# [Jobs]
1. Duplicate the lines of the records from the one containing "See the attached" through the one containing "99H60V88L55 83H39L34 88V94H31L34", both included.
2. Pick up the passage on the parser's rule matching and example sentence processing, and continue it from its last sentence.

# [Selected passage]
The current rule element is then checked to see whether it applies
to this state in step 164.
[0123] If the current rule element does apply to the first state,
as shown in step 166, this state is updated to include the current
rule element information in step 168, i.e. the current state is a
potential match to the current rule. In step 172, the parser checks
to see if there is another state in the FSM to be analysed. If
there is, as shown in step 170, the process returns to load the
next state in step 178. The process then continues to check if
there are more states in the FSM to be analysed from step 172.
[0124] If the current rule element does not apply to the first
state, as shown in step 180, then the state is deleted in step 182
from the FSM as it cannot be a potential match to the current rule.
The process then continues to check if there are more states in the
FSM to be analysed from step 172.
[0125] If there are no more states in the FSM to be analysed, as
shown in step 184, the current parse rule is checked to see if it
contains another rule element in step 174. If there are more
elements to the current parse rule, as shown in step 162, the
states in the FSM are reset in step 160 and the next rule element
is loaded in step 176. This process repeats as before until all the
elements in the current rule have been analysed, as shown in step
186.
[0126] The matched terminology candidates are then written in step
188 to the PHRASE data object. The parser now checks to see if
there are more parse rules to scan for matches in the source
sentence, as shown in step 190. If another rule needs to be checked
for in the source text, as shown in step 200, the process returns
to clear the FSM in step 120. If there are no more rules to scan
for, as shown in step 192, the data from the terminology candidates
identified thus far is written in step 194 to the GLOBAL PHRASE
data object. The process then moves on to the Export stage S5 of
FIG. 4.
Example Sentence
[0127] A description of the processing of an example sentence for
the Word Analysis and Phrase Parsing stages is now provided. The
example sentence is "It was hidden under the sofa-bed."
[0128] Starting from step 40 in FIG. 5, this sentence is sent to
the Word Analysis stage S3. The relevant data objects are cleared
in step 60 and the sentence is segmented into seven source language
elements in step 62. The hyphenated compound "sofa-bed" is treated
as two source language elements here, and the presence of the
hyphen is noted in the SENTENCE data object during the punctuation
information updating step 64.

# [Input rows]
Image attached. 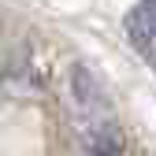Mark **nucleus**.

* * *

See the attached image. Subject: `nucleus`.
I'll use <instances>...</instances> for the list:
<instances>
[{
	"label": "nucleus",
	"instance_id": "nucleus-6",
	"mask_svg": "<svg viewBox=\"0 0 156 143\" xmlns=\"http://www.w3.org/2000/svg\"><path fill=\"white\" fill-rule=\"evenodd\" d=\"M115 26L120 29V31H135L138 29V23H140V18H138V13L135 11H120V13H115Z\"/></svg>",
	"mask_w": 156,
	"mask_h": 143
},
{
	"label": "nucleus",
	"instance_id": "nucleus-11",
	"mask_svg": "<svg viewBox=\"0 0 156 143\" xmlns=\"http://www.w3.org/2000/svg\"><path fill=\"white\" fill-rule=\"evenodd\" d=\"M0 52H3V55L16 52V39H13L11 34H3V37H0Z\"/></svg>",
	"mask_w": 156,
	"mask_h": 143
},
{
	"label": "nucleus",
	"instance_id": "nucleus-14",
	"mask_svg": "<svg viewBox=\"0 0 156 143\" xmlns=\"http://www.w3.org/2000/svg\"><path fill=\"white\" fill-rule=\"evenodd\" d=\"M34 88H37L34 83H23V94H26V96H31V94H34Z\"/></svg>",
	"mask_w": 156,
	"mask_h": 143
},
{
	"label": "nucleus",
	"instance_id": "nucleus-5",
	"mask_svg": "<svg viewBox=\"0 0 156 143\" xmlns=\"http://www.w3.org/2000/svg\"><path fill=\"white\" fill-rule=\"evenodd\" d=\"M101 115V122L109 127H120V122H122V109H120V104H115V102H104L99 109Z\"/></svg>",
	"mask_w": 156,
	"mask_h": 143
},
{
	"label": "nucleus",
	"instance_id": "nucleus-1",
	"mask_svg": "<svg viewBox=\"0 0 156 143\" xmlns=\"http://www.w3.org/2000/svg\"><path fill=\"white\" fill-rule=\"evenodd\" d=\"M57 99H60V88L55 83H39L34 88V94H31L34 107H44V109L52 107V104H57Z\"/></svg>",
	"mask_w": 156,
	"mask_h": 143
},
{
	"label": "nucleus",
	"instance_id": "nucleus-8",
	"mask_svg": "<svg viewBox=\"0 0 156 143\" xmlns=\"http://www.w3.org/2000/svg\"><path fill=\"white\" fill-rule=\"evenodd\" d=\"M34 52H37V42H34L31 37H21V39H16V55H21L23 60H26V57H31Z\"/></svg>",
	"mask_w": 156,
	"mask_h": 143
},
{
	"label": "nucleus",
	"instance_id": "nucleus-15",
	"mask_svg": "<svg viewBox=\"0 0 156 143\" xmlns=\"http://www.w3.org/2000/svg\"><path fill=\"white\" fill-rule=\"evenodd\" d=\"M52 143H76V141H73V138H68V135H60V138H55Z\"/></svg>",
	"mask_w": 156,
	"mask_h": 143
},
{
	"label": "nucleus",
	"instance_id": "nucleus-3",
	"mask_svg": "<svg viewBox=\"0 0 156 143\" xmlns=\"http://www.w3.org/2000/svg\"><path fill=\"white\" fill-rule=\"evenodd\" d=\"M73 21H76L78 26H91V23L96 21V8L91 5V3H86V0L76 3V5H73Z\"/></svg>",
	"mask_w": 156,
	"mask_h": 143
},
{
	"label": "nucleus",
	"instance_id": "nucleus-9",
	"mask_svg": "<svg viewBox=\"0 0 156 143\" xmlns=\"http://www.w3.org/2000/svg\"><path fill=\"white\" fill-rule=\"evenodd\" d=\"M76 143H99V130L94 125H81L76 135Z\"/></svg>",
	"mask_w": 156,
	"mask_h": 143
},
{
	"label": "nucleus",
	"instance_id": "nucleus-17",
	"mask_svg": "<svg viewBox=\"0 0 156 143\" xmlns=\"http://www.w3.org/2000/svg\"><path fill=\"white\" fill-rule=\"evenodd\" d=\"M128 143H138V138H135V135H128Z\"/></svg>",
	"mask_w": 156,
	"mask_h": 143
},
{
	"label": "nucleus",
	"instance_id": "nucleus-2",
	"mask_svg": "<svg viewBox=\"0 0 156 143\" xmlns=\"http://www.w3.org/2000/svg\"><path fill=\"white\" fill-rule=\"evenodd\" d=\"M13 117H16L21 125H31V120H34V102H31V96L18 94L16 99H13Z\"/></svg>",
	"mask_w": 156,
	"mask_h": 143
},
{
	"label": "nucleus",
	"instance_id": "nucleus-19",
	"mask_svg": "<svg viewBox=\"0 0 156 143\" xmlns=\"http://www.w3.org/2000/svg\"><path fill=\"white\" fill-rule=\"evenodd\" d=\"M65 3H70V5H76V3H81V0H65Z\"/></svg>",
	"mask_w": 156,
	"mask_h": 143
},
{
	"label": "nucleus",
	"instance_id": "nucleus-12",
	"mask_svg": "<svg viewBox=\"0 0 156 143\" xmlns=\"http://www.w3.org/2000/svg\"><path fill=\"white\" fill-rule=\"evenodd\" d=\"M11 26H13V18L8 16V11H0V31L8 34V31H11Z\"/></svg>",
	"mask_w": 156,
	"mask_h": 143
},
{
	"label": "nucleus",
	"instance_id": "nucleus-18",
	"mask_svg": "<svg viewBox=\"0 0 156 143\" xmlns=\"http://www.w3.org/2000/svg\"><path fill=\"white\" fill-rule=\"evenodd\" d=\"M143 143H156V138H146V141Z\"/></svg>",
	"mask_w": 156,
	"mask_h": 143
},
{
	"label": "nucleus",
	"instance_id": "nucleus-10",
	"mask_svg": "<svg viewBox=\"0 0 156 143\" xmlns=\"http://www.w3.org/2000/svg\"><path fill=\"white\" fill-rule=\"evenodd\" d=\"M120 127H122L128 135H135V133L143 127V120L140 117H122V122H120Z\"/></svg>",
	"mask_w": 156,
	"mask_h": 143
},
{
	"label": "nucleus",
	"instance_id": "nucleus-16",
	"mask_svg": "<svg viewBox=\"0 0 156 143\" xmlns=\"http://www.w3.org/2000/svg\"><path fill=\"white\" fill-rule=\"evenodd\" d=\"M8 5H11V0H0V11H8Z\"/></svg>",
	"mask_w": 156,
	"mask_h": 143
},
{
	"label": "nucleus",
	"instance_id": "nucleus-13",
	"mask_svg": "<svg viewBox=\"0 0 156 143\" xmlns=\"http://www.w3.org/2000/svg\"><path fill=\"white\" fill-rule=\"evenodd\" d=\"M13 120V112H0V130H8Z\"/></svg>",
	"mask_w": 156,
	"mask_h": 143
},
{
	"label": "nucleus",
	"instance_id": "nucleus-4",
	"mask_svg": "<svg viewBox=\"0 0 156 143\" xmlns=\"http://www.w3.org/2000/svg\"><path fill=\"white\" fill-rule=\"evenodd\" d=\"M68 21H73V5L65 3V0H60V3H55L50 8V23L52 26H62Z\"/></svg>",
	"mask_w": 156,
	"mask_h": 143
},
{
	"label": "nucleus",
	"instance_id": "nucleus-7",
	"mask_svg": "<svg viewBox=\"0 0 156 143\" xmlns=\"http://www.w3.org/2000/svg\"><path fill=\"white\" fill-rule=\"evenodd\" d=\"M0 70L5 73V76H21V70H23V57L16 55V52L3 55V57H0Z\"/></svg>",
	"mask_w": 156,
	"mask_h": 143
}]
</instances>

# [Results for the exercise]
1.
See the attached image. Subject: `nucleus`.
I'll use <instances>...</instances> for the list:
<instances>
[{
	"label": "nucleus",
	"instance_id": "nucleus-6",
	"mask_svg": "<svg viewBox=\"0 0 156 143\" xmlns=\"http://www.w3.org/2000/svg\"><path fill=\"white\" fill-rule=\"evenodd\" d=\"M115 26L120 29V31H135L138 29V23H140V18H138V13L135 11H120V13H115Z\"/></svg>",
	"mask_w": 156,
	"mask_h": 143
},
{
	"label": "nucleus",
	"instance_id": "nucleus-11",
	"mask_svg": "<svg viewBox=\"0 0 156 143\" xmlns=\"http://www.w3.org/2000/svg\"><path fill=\"white\" fill-rule=\"evenodd\" d=\"M0 52H3V55L16 52V39H13L11 34H3V37H0Z\"/></svg>",
	"mask_w": 156,
	"mask_h": 143
},
{
	"label": "nucleus",
	"instance_id": "nucleus-14",
	"mask_svg": "<svg viewBox=\"0 0 156 143\" xmlns=\"http://www.w3.org/2000/svg\"><path fill=\"white\" fill-rule=\"evenodd\" d=\"M34 88H37L34 83H23V94H26V96H31V94H34Z\"/></svg>",
	"mask_w": 156,
	"mask_h": 143
},
{
	"label": "nucleus",
	"instance_id": "nucleus-5",
	"mask_svg": "<svg viewBox=\"0 0 156 143\" xmlns=\"http://www.w3.org/2000/svg\"><path fill=\"white\" fill-rule=\"evenodd\" d=\"M101 115V122L109 127H120V122H122V109H120V104H115V102H104L99 109Z\"/></svg>",
	"mask_w": 156,
	"mask_h": 143
},
{
	"label": "nucleus",
	"instance_id": "nucleus-1",
	"mask_svg": "<svg viewBox=\"0 0 156 143\" xmlns=\"http://www.w3.org/2000/svg\"><path fill=\"white\" fill-rule=\"evenodd\" d=\"M57 99H60V88L55 83H39L34 88V94H31L34 107H44V109L52 107V104H57Z\"/></svg>",

2.
[0129] The first source language element "it" is then loaded in
step 66 and reduced to root form in step 68 by applying the
inflection rules of item 84. The root form is then checked in step
70 by reference to the lexical database of item 86, and the
singular pronoun is saved to the current sentence data object
SENTENCE in the word information updating step 72. The current
terminology candidate data object PHRASE is also updated in step
74.
[0130] The parser then checks to see if there is another source
language element in the sentence in step 80. In this case there is,
so step 82 is executed and the second source language element of
the sentence "was" is loaded in step 66. The source language
element "was" is from the verb infinitive "to be" so its root is
"be." Its use here is as a passive auxiliary (and hence a function
word) to the verb following it and the current sentence data object
SENTENCE is updated with this information in step 72. The current
terminology candidate data object PHRASE is also updated in step 74
and the sentence is then checked to see if another source language
element is present in step 80.
[0131] The third source language element of the sentence, "hidden"
is then loaded in step 66. It is reduced to root form in step 68
and found to be the word "hide" of the verb infinitive "to hide."
This root form is then checked in step 70 in the lexical database
of item 86 and the updates of steps 72 and 74 are made as
before.
[0132] The fourth source language element "under" is a preposition
and the fifth and sixth source language elements "sofa" and "bed"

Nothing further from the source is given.